In the latest round of auctions for new wireless bandwidth, the surprise bids are coming from non-traditional players, namely satellite and cable content providers. The bidding for slices of the airwaves—known as Auction 66—kicked off today, with 168 groups vying for 1122 licenses to lease portions of the 90-megahertz band, to be used for advanced wireless services. As reported by Reuters today, among the Cingulars and Sprints of the world, the bidders also include the DirectTVs and the Time Warners.

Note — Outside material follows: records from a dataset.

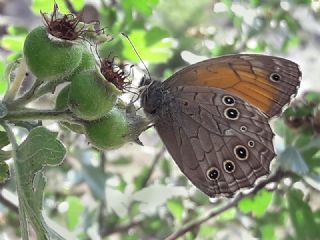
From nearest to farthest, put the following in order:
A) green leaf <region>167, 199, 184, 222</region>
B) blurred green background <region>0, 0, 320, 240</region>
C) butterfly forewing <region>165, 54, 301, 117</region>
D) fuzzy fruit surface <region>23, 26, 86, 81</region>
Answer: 1. fuzzy fruit surface <region>23, 26, 86, 81</region>
2. butterfly forewing <region>165, 54, 301, 117</region>
3. blurred green background <region>0, 0, 320, 240</region>
4. green leaf <region>167, 199, 184, 222</region>

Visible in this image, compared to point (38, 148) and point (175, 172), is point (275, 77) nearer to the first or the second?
point (38, 148)

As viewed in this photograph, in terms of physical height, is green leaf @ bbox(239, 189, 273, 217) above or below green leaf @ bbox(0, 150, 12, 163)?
below

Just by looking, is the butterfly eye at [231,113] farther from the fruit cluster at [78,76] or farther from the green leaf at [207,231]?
the green leaf at [207,231]

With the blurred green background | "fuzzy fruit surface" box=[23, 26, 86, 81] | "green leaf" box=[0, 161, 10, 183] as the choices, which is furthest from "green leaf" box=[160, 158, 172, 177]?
"fuzzy fruit surface" box=[23, 26, 86, 81]

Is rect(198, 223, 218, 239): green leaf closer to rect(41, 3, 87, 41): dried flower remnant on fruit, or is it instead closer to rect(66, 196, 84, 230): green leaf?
rect(66, 196, 84, 230): green leaf

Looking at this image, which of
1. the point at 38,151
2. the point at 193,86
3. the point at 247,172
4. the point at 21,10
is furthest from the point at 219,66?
the point at 21,10

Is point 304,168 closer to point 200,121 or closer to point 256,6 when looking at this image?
point 200,121

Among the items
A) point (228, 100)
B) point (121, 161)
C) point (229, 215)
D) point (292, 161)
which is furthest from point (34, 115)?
point (121, 161)
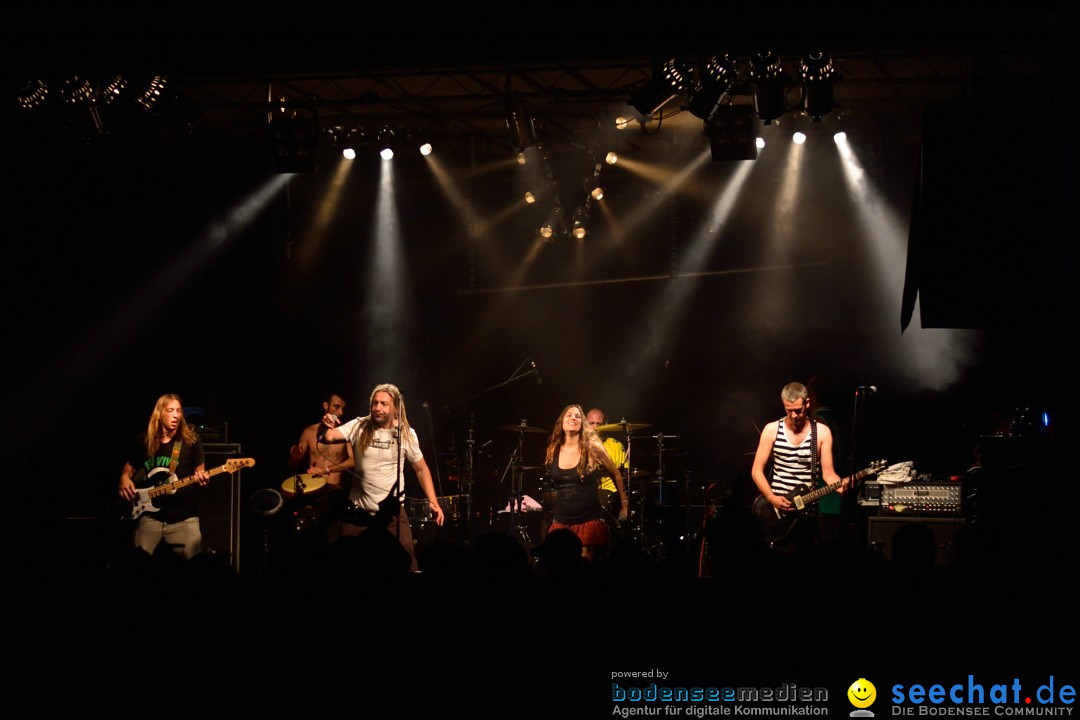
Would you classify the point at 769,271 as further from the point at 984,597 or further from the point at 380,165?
the point at 984,597

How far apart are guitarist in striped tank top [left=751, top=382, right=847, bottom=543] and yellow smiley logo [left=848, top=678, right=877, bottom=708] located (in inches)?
201

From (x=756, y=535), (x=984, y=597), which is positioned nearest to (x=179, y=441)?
(x=756, y=535)

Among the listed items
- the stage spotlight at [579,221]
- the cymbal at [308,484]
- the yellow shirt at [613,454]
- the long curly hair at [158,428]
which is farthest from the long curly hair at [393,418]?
the stage spotlight at [579,221]

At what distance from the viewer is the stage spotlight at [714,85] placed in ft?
27.6

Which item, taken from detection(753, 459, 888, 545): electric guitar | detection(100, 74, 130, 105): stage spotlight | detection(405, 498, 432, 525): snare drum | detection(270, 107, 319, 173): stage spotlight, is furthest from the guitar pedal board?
detection(100, 74, 130, 105): stage spotlight

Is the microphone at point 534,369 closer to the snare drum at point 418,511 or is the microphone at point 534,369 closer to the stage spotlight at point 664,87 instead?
the snare drum at point 418,511

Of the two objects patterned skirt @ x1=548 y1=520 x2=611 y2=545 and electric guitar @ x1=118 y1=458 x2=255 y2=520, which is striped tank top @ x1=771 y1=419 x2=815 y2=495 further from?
electric guitar @ x1=118 y1=458 x2=255 y2=520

The U.S. Federal Communications Commission (FCC) is hoping to raise about US $15 billion in revenue from the leases. Already, $4.3 billion has been deposited by interested parties, according to Reuters. The auction will proceed throughout today, with two rounds of bidding, and continue through tomorrow, with three more rounds, and subsequent business days until the bidders stop. (The FCC reports that Round 1 has concluded with 731 bids valued at a gross of nearly $769 million.)
Interested parties in this auction consist of a myriad of communications firms, both large and small. The biggest deposit, $972.5 million, has been made by a joint venture formed by satellite TV providers DirecTV Group and EchoStar Communications, along with media conglomerate Liberty Media. It is followed closely by a group consisting of cable operators Comcast Corp. and Time Warner and wireless carrier Sprint Nextel Corp., with a downpayment of $637.7 million.
An analyst for investment house Bear Stearns wrote in a recent research note, "We are surprised with the strong interest from the satellite and cable companies." Insiders are apparently not sure what to make of the strong interest from the newcomers, which have disclosed no plans so far for the leases.
In a follow-up report by Reuters, the early frontrunner in the auction appears to be wireless carrier T-Mobile USA, a unit of Germany's Deutsche Telekom AG, which has bid a total of $437 million for 31 licenses. (T-Mobile may be using the current auction to boost its presence in large markets, such as the New York metro area, where it has less spectrum than the other national wireless carriers, according to analysts.)
In our new wireless age, the distinctions between who is a communications company and who is a services or a content one are becoming blurrier, so it might not be as important anymore to ask who your provider is as it is to ask how they are doing the job.